Till bed, she trotted from room to room, sniffling and sniffing, tossing things in the wash, in the dryer, in the wash, in the dryer.
After work next day, she took my collar off— No! She cornered me, “I’m sorry.” Not sorry enough! I jumped out the tub; she grabbed me. “Let’s get this over with.”
She wet me down— The stench!— then shook all over me a white powder from a gold box, massaging it into my hair, especially around my chops. I licked my lips and stretched my tongue way back, reaching for more: salty, soapy, not bad. “Cut that out! That baking soda has to sit five minutes.”
She rubbed my snoot, head, behind the ears— Ah! Nice!— moving down my neck to give me a total body massage. Then she worked her way back to my snoot. Mmmmm. Yes! She looked at her watch— Don’t stop!— and doused me with vinegar.
I sizzled like onions hitting hot oil in a cast iron skillet. I foamed like the lava in Bro’s third grade volcano experiment. I smelled like a salad! I’m a carnivore!
Mom! How could you! She burst out laughing, unashamed. “I know. Please god, let it work.” She looked at her watch, and after forever, shoved me under the tap. I got her good and wet, is all I have to say. She sniffed my snoot. “A bit better.”
My salad day done, it was baths out the patootie till she took me to Bess Friend, the groomer. Who groomed me naked! Some friend!
Mom! How could you let her?! She sniffed my face, unashamed. “Still a little. But much better.”

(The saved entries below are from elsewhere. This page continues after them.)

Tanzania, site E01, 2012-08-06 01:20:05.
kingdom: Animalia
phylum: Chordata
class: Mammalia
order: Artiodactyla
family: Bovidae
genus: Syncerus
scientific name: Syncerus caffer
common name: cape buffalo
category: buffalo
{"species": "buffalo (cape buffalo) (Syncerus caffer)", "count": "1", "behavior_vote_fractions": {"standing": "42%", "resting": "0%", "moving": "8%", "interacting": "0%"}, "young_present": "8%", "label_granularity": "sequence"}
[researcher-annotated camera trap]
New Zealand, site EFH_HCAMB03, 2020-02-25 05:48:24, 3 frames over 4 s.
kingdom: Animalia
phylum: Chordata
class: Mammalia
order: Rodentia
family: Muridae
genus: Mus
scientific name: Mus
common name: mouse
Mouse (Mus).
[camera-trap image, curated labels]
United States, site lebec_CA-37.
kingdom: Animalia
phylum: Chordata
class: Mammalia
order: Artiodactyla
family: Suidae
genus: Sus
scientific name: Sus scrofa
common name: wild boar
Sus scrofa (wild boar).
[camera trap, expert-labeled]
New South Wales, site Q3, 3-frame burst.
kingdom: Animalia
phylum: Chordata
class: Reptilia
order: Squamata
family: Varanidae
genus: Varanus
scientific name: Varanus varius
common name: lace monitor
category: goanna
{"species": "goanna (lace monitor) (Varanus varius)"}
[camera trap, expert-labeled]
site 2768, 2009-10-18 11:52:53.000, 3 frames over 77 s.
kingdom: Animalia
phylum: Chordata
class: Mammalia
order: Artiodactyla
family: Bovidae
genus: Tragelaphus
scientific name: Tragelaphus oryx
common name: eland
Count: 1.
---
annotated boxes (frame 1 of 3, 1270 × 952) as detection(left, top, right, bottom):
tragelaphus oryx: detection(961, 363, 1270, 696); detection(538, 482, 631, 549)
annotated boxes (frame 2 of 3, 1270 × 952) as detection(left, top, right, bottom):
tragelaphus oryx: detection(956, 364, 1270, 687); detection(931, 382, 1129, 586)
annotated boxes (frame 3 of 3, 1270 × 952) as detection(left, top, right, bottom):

She turned to Bess, “Thank you!”
I snorted. “Gazunheit!” Right.
Bess smiled. “Next time, god forbid there is a next time, don’t wet her down. That sets the smell. Make a paste of a box of baking soda, a bottle of hydrogen peroxide and a couple of squirts of dish detergent, massage it in, wait five ten minutes then rinse it out. That works best in my experience.”
“Why didn’t I call you first?” Mom shook her head. “What a week.” She stroked my head. “Will the peroxide bleach her hair?” Bess nodded.
Only one bath to get the skank off? Wow wow wow! Blondes do have more fun.